• _Exercise prompt_
In the article on paid leave during COVID-19, replace "financial relief" with "economic support" in the passage starting at "CHICAGO (NewsNation Now)" and ending at "Star Restaurant Group.", and give that passage again.

• _Document section_
- - -

Businesses implement federal program for paid leave amid COVID-19

U.S.

CHICAGO (NewsNation Now) —  The Families First Coronavirus Response Act is providing financial relief to families and businesses during the COVID-19 pandemic.

“We’re in survival mode,” said Doug Dunlay, owner of Four Star Restaurant Group.

Dunlay has been forced to lay off some of his 400 employees and shutter two of his restaurants because of the pandemic. He’s mandated to operate at only 25% capacity.

“It’s extremely scary right now. We’ve had our businesses decimated,” Dunlay said. “We’ve unfortunately had to close two restaurants. And to have more responsibilities dropped on our shoulders, it feels like we’re being left out to dry, so it is a scary time.”

These times have also been turbulent for Melissa Davenport, who makes a living at the Urban League of Metropolitan St. Louis, helping people get back on their feet.

Davenport said the financial relief, even at only 60% of her pay, has been her lifeline.

“Honestly, I think I would have had to have left my job, because I put my family first, before everything,” said Davenport.

Keesha Strong, vice president of human resources at Urban League St. Louis, has been tasked with figuring out how to implement the paid leave program for hundreds of employees like Davenport.

It’s an interesting space to be in.

Generally, the legislation outlines that employees of covered employers are eligible for:

  • Two weeks (up to 80 hours) of paid sick leave at the employee’s regular rate of pay where the employee is unable to work because the employee is quarantined (pursuant to federal, state, or local government order or advice of a health care provider), and/or experiencing COVID-19 symptoms and seeking a medical diagnosis; or
  • Two weeks (up to 80 hours) of paid sick leave at two-thirds the employee’s regular rate of pay because the employee is unable to work because of a bona fide need to care for an individual subject to quarantine (pursuant to federal, state, or local government order or advice of a health care provider), or to care for a child (under 18 years of age) whose school or child care provider is closed or unavailable for reasons related to COVID-19, and/or the employee is experiencing a substantially similar condition as specified by the secretary of health and human services, in consultation with the secretaries of the treasury and labor; and
  • Up to an additional 10 weeks of paid expanded family and medical leave at two-thirds the employee’s regular rate of pay where an employee, who has been employed for at least 30 calendar days, is unable to work due to a bona fide need for leave to care for a child whose school or child care provider is closed or unavailable for reasons related to COVID-19.

- - -

• _Supplied records_
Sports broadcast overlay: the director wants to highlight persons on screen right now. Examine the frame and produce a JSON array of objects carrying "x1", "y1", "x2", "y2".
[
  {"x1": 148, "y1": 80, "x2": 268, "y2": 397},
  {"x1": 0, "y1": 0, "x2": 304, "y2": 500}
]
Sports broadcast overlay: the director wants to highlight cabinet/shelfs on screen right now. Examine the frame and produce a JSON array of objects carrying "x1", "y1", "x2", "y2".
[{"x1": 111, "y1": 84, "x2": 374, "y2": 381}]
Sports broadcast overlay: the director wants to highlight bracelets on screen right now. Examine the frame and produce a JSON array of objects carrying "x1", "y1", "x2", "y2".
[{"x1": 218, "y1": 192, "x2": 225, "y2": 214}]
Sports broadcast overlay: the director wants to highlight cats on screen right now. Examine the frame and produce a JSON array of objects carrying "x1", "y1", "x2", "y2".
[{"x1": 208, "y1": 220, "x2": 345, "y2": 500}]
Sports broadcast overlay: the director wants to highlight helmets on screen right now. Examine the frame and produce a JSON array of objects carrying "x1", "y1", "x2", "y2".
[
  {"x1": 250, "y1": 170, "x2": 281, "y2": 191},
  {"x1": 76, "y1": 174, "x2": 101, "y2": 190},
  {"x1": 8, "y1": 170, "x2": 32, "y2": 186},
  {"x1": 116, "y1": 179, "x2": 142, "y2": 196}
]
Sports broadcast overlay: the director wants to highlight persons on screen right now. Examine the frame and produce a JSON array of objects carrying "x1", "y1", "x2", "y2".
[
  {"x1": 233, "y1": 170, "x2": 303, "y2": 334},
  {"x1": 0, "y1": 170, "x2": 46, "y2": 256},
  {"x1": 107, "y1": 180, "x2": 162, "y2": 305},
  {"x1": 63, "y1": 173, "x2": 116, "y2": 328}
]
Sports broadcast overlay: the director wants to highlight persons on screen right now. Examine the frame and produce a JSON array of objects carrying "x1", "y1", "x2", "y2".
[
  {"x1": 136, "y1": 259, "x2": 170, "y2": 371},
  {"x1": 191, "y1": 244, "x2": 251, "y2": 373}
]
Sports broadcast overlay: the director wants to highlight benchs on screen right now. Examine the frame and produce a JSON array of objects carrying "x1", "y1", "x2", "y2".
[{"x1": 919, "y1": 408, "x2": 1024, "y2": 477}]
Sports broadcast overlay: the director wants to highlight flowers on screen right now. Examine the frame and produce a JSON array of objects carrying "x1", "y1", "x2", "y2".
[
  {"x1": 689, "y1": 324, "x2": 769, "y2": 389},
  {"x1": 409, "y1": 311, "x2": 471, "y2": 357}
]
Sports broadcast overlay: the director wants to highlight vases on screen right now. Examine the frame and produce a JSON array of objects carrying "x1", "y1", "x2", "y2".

- - -

• _Task output_
CHICAGO (NewsNation Now) —  The Families First Coronavirus Response Act is providing economic support to families and businesses during the COVID-19 pandemic.

“We’re in survival mode,” said Doug Dunlay, owner of Four Star Restaurant Group.